STANFORD – Il y a 30 ans, lors de la campagne pour l'élection présidentielle, James Carville qui était alors conseiller de Bill Clinton, le candidat démocrate, a insufflé à ce dernier la fameuse petite phrase, "C'est l'économie, espèce d'idiot !". L'Amérique venait de subir une récession relativement brève et peu prononcée, due en partie à la hausse du prix du pétrole après l'invasion du Koweït par Saddam Hussein. Dans le contexte du redémarrage économique progressif et de la candidature du candidat indépendant Ross Perot (qui a pris des voix à Georges H.W. Bush, le président sortant), la situation était mûre pour la victoire de Clinton.
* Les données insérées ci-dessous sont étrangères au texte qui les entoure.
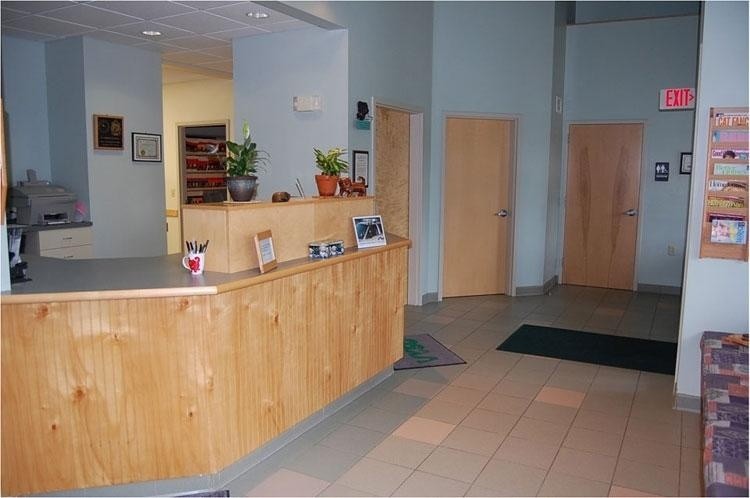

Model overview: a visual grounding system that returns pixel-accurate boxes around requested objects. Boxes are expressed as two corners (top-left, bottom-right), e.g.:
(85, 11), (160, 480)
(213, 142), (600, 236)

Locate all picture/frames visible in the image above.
(678, 152), (691, 174)
(352, 215), (388, 250)
(92, 112), (126, 152)
(252, 229), (279, 277)
(131, 131), (164, 164)
(351, 150), (370, 189)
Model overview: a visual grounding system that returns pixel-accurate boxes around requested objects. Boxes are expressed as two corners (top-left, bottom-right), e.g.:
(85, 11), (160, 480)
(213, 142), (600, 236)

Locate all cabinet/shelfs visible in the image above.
(185, 135), (228, 197)
(22, 227), (92, 262)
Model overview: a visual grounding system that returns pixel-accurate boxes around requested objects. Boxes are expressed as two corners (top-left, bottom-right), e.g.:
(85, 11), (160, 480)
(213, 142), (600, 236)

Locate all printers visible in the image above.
(7, 169), (77, 226)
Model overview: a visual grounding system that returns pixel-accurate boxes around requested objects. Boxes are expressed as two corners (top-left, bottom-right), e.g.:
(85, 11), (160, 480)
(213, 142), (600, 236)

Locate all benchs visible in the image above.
(699, 330), (749, 497)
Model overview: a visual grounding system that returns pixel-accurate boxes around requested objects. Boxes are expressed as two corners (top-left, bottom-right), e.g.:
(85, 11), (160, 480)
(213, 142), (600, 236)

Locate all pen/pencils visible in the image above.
(186, 239), (210, 254)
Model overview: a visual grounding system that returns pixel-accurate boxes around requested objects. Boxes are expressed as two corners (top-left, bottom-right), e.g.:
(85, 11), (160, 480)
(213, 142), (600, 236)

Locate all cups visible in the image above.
(181, 253), (204, 276)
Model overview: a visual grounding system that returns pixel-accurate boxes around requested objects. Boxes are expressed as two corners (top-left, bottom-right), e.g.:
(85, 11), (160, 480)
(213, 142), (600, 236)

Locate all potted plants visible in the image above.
(313, 144), (352, 196)
(221, 120), (271, 204)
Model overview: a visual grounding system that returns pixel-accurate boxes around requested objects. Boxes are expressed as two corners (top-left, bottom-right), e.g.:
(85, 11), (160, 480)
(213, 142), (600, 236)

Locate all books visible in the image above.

Aujourd'hui le marché américain du travail est encore résilient, avec un chômage faible et un nombre de créations d'emploi, en général de qualité, presque deux fois supérieur à celui des pertes d'emploi. Mais la population est très mécontente de la situation économique, car le taux d'inflation est dangereusement élevé. En mai, l'indice des prix à la consommation connaissait un taux de hausse annuel de 8,6%, 4 fois plus qu'au cours des dernières décennies. La hausse des prix dépasse la hausse des salaires, et le pouvoir d'achat de la plupart des ménages est à la baisse. Même l'inflation sous-jacente (qui exclu les secteurs de l'alimentation et de l'énergie où les prix sont souvent volatiles) est de 6%, bien plus que dans la plupart des grandes économies. Aucun Américain de moins de 60 ans n'a connu une telle situation dans sa vie d'adulte.

Pire encore, le risque de récession augmente. La construction de nouvelles maisons et les ventes au détail stagnent, la Bourse et le marché obligataire (des indicateurs certes imparfaits) alertent quant à l'arrivée de problèmes. La marge de manœuvre monétaire et budgétaire est des plus limitées pour faire face à une récession, et la prodigalité budgétaire des trois dernières présidences fait que le pays n'est pas préparé à faire face à l'explosion des dépenses de retraite et de santé pour les personnes âgées (Medicare), sans parler de la nécessité évidente d'augmenter les dépenses de défense.